Insulated shipping container
Insulated shipping containers are a type of packaging used to ship temperature sensitive products such as foods, pharmaceuticals, and chemicals. They are used as part of a cold chain to help maintain product freshness and efficacy. The term can also refer to insulated intermodal containers or insulated swap bodies.
An insulated shipping container might be constructed of:
- a vacuum flask, similar to a "thermos" bottle
- fabricated thermal blankets or liners
- molded expanded polystyrene foam (EPS, styrofoam, etc.), similar to a cooler
- other molded foams such as polyurethane, polyethylene, etc.
- sheets of foamed plastics
- reflective materials: (metallised film, etc.)
- bubble wrap or other gas filled panels
- other packaging materials and structures
Some are designed for single use while others are returnable for reuse. Some insulated containers are decommissioned refrigeration units. Some empty containers are sent to the shipper disassembled or “knocked down”, assembled and used, then knocked down again for easier return shipment.

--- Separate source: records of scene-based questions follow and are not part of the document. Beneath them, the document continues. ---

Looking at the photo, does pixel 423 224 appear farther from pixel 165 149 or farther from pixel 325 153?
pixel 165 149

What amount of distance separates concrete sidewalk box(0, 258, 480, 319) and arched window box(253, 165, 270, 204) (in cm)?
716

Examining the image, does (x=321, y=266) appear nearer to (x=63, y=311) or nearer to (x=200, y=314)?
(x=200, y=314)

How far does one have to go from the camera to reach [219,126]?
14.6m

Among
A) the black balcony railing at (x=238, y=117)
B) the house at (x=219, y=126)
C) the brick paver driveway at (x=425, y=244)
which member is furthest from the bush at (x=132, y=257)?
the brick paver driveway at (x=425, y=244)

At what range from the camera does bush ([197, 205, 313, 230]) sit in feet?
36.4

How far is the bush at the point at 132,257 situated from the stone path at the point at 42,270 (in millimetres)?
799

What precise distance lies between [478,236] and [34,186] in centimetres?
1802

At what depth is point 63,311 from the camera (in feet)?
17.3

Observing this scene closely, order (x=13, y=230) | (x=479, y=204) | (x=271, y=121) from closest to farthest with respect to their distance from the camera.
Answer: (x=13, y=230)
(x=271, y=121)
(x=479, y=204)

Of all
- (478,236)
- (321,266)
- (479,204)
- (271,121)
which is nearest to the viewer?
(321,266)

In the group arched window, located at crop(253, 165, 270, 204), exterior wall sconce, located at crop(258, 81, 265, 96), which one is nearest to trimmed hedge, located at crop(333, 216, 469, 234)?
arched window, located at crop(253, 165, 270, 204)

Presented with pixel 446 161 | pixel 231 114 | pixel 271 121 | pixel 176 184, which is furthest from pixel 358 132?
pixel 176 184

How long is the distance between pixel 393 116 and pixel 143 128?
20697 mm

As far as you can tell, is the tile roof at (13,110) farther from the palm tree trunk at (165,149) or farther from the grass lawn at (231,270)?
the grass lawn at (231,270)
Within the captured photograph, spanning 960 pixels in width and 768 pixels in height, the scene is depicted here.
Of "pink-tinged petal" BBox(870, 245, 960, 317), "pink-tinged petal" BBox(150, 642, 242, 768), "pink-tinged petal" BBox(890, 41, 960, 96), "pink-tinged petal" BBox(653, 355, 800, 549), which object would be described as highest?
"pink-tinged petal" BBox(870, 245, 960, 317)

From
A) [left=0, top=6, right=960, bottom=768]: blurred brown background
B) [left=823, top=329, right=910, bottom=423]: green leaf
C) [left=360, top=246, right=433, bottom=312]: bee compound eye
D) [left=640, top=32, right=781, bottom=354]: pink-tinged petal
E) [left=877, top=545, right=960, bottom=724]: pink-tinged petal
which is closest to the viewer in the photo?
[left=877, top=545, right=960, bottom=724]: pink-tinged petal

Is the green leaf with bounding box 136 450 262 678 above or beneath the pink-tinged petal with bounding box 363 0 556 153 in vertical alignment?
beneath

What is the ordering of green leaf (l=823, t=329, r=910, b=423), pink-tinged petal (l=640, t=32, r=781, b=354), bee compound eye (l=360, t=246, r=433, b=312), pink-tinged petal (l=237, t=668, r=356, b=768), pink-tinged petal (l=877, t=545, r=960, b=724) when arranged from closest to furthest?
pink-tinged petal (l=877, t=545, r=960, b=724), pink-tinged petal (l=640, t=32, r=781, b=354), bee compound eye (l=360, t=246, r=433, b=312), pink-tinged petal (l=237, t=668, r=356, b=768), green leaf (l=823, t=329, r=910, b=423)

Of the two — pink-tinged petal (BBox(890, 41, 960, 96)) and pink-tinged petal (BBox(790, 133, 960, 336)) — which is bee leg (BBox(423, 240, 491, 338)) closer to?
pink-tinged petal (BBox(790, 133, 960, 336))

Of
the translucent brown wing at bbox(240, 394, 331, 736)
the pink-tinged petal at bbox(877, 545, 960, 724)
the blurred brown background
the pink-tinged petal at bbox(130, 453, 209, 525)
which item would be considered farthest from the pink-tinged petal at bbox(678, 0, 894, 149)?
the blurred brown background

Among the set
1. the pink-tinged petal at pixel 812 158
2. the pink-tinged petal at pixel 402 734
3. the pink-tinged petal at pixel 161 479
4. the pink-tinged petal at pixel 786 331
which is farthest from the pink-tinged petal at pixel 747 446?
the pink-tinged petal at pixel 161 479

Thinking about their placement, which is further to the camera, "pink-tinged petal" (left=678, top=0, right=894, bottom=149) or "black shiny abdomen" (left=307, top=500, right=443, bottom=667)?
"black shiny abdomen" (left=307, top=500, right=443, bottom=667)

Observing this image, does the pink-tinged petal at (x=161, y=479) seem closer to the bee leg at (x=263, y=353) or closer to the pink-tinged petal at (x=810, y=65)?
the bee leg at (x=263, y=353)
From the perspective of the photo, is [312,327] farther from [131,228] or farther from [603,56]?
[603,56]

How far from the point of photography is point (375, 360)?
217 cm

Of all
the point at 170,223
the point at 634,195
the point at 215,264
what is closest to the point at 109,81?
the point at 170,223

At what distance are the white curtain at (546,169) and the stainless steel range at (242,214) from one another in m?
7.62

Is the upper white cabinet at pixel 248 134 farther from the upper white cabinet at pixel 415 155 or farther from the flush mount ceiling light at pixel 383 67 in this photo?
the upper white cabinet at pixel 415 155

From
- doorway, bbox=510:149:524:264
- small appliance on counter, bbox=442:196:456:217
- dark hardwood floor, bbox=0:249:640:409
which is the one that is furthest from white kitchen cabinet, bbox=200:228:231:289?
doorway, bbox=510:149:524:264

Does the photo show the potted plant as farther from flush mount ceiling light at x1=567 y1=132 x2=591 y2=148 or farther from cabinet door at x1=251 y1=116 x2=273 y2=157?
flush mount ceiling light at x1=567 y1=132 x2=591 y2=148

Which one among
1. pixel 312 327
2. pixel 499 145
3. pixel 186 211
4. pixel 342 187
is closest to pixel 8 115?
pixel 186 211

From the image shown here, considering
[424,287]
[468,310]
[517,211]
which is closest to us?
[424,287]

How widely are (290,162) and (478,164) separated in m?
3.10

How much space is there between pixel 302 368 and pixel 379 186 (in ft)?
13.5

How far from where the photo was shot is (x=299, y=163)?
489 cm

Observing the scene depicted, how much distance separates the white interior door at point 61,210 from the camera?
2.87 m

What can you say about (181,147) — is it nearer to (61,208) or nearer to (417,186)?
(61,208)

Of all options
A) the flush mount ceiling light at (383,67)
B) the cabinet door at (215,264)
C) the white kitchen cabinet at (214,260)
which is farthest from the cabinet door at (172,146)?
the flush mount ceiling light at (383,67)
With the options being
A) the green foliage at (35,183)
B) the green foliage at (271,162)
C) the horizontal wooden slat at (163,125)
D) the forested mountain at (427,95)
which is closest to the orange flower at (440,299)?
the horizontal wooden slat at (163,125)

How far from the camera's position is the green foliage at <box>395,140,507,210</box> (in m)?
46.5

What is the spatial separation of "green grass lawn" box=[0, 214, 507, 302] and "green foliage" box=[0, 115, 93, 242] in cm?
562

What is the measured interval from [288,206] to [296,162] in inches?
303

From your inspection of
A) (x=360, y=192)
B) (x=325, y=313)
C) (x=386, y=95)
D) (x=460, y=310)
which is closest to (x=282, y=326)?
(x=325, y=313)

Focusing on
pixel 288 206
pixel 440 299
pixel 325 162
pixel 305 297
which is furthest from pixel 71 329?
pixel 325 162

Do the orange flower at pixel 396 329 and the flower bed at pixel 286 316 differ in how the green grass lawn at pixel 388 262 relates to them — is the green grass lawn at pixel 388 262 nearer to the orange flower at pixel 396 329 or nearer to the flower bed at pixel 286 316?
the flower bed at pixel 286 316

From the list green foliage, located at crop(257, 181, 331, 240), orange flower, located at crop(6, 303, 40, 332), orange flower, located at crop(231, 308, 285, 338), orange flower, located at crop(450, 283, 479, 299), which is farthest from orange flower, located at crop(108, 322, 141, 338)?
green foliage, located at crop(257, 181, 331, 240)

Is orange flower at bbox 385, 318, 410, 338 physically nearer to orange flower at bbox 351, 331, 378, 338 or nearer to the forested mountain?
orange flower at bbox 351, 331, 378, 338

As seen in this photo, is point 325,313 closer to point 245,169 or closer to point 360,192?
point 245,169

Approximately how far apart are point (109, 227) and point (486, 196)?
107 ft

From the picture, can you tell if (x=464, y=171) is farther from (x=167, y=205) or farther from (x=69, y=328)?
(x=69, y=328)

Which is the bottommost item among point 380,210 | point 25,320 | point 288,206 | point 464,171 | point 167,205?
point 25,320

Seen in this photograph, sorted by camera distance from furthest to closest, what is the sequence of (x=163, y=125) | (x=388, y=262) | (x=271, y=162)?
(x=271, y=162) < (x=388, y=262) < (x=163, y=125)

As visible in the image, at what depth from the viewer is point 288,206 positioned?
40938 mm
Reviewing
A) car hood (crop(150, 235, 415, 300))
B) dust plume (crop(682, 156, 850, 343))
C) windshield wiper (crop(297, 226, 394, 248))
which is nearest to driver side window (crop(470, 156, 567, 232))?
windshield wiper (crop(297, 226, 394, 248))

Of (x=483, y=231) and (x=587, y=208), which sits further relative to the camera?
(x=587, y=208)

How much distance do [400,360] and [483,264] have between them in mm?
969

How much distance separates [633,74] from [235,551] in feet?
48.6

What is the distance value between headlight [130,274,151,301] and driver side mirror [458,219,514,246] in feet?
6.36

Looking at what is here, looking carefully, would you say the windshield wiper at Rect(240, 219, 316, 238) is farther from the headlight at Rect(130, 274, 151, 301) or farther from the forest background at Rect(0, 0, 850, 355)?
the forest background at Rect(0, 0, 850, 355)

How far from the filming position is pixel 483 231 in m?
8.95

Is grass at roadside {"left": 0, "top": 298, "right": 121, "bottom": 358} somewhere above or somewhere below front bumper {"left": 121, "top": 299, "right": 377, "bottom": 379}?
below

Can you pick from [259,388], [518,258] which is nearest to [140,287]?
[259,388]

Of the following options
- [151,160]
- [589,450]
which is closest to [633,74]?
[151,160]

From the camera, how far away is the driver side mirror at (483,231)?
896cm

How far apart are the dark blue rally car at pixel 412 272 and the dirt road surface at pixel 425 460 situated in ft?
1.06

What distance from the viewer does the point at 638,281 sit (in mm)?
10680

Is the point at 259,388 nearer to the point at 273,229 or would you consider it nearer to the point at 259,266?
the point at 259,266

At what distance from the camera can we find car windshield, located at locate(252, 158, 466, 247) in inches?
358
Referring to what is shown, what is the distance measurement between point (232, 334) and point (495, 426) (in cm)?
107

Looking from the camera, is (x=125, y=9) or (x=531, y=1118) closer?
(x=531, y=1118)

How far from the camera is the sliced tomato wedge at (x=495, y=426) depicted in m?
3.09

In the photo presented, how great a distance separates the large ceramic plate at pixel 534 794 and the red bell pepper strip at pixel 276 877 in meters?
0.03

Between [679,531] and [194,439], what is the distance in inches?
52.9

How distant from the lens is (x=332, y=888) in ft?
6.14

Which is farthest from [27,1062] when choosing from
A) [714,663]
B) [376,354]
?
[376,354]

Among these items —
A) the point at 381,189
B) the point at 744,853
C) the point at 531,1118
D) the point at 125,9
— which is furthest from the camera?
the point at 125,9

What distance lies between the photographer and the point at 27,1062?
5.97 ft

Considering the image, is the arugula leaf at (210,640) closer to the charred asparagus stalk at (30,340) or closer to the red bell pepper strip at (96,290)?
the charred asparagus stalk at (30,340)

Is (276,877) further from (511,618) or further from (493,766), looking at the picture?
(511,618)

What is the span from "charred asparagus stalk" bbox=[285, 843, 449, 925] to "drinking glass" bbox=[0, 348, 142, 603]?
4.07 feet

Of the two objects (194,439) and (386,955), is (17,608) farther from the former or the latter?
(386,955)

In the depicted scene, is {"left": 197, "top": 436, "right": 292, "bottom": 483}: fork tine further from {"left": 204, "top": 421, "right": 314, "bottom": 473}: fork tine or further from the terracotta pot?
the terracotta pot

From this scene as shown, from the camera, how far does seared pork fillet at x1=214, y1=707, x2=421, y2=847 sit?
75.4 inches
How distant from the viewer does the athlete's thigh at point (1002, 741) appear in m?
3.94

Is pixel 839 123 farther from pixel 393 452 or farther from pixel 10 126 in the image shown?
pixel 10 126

Insulated shipping containers are part of a comprehensive cold chain which controls and documents the temperature of a product through its entire distribution cycle. The containers may be used with a refrigerant or coolant such as:
- block or cube ice, slurry ice, etc.
- dry ice
- Gel or ice packs (often formulated for specific temperature ranges)
- Some products (such as frozen meat) have sufficient thermal mass to contribute to the temperature control
Labels and appropriate documentation (internal and external) are usually required.
Personnel throughout the cold chain need to be aware of the special handling and documentation required for some controlled shipments. With some regulated products, complete documentation is required.
Design and Evaluation
The use of “off the shelf” insulated shipping containers does not necessarily guarantee proper performance. Several factors need to be considered:
- the sensitivity of the product to temperatures (high and low) and to time at temperatures
- the specific distribution system being used: the expected (and worst case) time and temperatures
- regulatory requirements
- the specific combination of packaging components and materials being used
In specifying an insulated shipping container, the two primary characteristics of the material will be the insulation properties of the matieral known as the "K Value" and the thickness of the material. These two attributies determine that majority of the functionality of the component. One should attempt to control the latent heat of any insultated shipping container when is use, as this will affect the overall performance of the component when integrated into a system (closed system with refrigerant & product).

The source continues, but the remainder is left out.